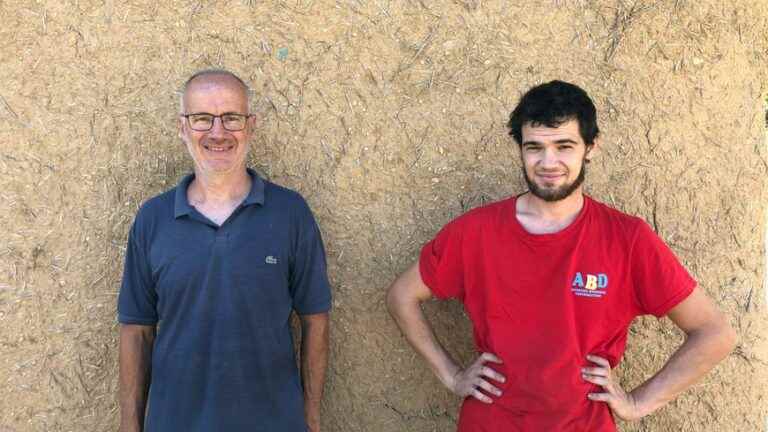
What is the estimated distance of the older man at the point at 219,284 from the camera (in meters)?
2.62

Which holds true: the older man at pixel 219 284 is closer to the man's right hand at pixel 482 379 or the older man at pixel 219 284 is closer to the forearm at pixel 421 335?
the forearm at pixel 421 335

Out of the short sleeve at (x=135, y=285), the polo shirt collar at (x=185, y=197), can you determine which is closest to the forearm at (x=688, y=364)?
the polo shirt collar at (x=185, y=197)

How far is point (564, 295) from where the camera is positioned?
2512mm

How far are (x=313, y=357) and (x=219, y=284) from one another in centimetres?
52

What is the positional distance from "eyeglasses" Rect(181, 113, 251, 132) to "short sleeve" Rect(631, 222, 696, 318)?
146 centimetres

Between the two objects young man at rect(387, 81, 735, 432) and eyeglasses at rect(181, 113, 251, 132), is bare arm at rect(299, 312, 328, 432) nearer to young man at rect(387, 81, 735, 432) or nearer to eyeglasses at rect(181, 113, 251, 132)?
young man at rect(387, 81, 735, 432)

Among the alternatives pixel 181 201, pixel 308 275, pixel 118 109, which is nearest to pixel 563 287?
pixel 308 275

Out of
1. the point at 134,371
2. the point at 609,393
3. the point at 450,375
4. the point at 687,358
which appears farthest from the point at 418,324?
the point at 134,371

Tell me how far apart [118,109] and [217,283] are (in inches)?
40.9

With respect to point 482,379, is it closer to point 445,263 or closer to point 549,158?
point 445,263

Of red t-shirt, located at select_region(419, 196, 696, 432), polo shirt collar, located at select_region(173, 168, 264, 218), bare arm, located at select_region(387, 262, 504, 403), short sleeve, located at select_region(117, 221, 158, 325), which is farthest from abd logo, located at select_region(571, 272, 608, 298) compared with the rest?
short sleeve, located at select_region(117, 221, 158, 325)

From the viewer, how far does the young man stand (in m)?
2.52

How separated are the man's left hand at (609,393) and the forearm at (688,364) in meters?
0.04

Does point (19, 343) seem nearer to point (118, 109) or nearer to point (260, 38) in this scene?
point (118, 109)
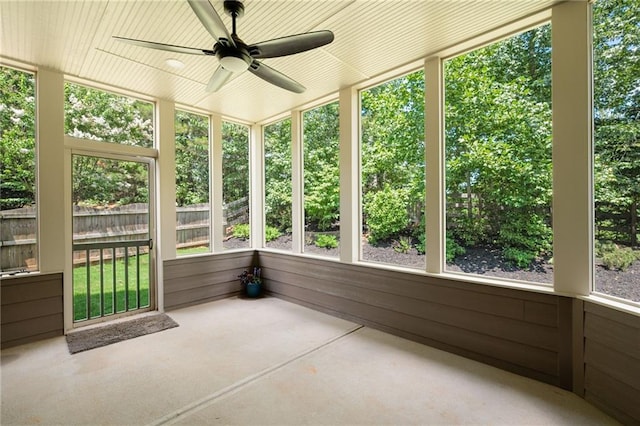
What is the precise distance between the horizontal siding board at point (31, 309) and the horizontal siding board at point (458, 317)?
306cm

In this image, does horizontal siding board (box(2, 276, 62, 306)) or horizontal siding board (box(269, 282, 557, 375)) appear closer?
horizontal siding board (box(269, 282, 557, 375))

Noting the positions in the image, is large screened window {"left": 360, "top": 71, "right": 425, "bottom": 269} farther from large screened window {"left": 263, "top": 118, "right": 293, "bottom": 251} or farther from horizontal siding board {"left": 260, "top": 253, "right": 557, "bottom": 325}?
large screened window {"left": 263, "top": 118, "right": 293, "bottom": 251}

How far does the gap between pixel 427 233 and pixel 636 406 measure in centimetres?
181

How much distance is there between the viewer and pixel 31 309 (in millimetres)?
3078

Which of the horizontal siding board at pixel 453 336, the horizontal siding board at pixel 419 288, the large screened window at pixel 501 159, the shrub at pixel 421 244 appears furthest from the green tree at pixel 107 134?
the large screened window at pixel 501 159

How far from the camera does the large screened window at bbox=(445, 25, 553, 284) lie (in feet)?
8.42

WHAT THE EXERCISE ASKS – Please return every one of the records above word for word, leaving out the pictures.

SOLUTION FOR THIS PROBLEM –
What is the estimated distance of the older man at the point at 219,284 from the camera (in meters)?
2.62

Which holds true: the older man at pixel 219 284 is closer to the man's right hand at pixel 482 379 or the older man at pixel 219 284 is closer to the forearm at pixel 421 335?
the forearm at pixel 421 335

Out of the short sleeve at (x=135, y=285), the polo shirt collar at (x=185, y=197), can you determine which is closest to the forearm at (x=688, y=364)?
the polo shirt collar at (x=185, y=197)

How far is point (564, 295) from where the camera is positioned?
2512mm

How far are (x=313, y=357) and (x=219, y=284) from one another in centimetres?
52

What is the positional distance from "eyeglasses" Rect(181, 113, 251, 132) to "short sleeve" Rect(631, 222, 696, 318)?
146 centimetres

Between the two objects young man at rect(387, 81, 735, 432) and eyeglasses at rect(181, 113, 251, 132), is bare arm at rect(299, 312, 328, 432) nearer to young man at rect(387, 81, 735, 432) or nearer to eyeglasses at rect(181, 113, 251, 132)?
young man at rect(387, 81, 735, 432)

Among the alternatives pixel 181 201, pixel 308 275, pixel 118 109, which is nearest to pixel 563 287?
pixel 308 275

Out of
1. the point at 134,371
2. the point at 609,393
3. the point at 450,375
4. the point at 687,358
which appears farthest from the point at 418,324?
the point at 134,371

Tell me how far apart [118,109] and [217,283] are (in inches)?
40.9

With respect to point 482,379, is it closer to point 445,263 or closer to point 549,158?
point 445,263

Of red t-shirt, located at select_region(419, 196, 696, 432), polo shirt collar, located at select_region(173, 168, 264, 218), bare arm, located at select_region(387, 262, 504, 403), short sleeve, located at select_region(117, 221, 158, 325), which is farthest from abd logo, located at select_region(571, 272, 608, 298) compared with the rest?
short sleeve, located at select_region(117, 221, 158, 325)

From the viewer, how far does the young man stand (in m)?
2.52

How separated are the man's left hand at (609,393) and the forearm at (688,364) in meters?
0.04

Does point (19, 343) seem nearer to point (118, 109) or nearer to point (260, 38) in this scene?
point (118, 109)
What is the precise distance between the horizontal siding board at point (31, 309) and the horizontal siding board at point (458, 317)?
306cm

In this image, does horizontal siding board (box(2, 276, 62, 306)) or horizontal siding board (box(269, 282, 557, 375)) appear closer?
horizontal siding board (box(269, 282, 557, 375))

Noting the positions in the image, is large screened window {"left": 360, "top": 71, "right": 425, "bottom": 269} farther from large screened window {"left": 263, "top": 118, "right": 293, "bottom": 251} or farther from horizontal siding board {"left": 260, "top": 253, "right": 557, "bottom": 325}?
large screened window {"left": 263, "top": 118, "right": 293, "bottom": 251}

How far does the gap between pixel 427 233 and pixel 636 406 measure in centimetres?
181

How much distance is there between the viewer and pixel 31 309 (in millimetres)?
3078

Which of the horizontal siding board at pixel 453 336, the horizontal siding board at pixel 419 288, the large screened window at pixel 501 159, the shrub at pixel 421 244 appears furthest from the green tree at pixel 107 134?
the large screened window at pixel 501 159

How far from the camera does the large screened window at bbox=(445, 25, 553, 284) lie (in feet)?
8.42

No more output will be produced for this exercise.